The Sample Complexity of Robust Covariance Testing
This work establishes a fundamental lower bound on the sample complexity for robust covariance testing, which is crucial for researchers and practitioners working with high-dimensional contaminated data where robust statistical inference is required.
This paper investigates the sample complexity of robust covariance matrix testing for high-dimensional Gaussian distributions under Huber's contamination model. They demonstrate that the sample complexity dramatically increases from O(d) in the uncontaminated setting to Ω(d^2) for robust testing, matching the complexity of robust covariance estimation.

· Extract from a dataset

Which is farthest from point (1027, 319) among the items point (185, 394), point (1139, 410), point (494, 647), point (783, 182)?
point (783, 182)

We study the problem of testing the covariance matrix of a high-dimensional Gaussian in a robust setting, where the input distribution has been corrupted in Huber's contamination model. Specifically, we are given i.i.d. samples from a distribution of the form $Z = (1-ε) X + εB$, where $X$ is a zero-mean and unknown covariance Gaussian $\mathcal{N}(0, Σ)$, $B$ is a fixed but unknown noise distribution, and $ε>0$ is an arbitrarily small constant representing the proportion of contamination. We want to distinguish between the cases that $Σ$ is the identity matrix versus $γ$-far from the identity in Frobenius norm. In the absence of contamination, prior work gave a simple tester for this hypothesis testing task that uses $O(d)$ samples. Moreover, this sample upper bound was shown to be best possible, within constant factors. Our main result is that the sample complexity of covariance testing dramatically increases in the contaminated setting. In particular, we prove a sample complexity lower bound of $Ω(d^2)$ for $ε$ an arbitrarily small constant and $γ= 1/2$. This lower bound is best possible, as $O(d^2)$ samples suffice to even robustly {\em learn} the covariance. The conceptual implication of our result is that, for the natural setting we consider, robust hypothesis testing is at least as hard as robust estimation.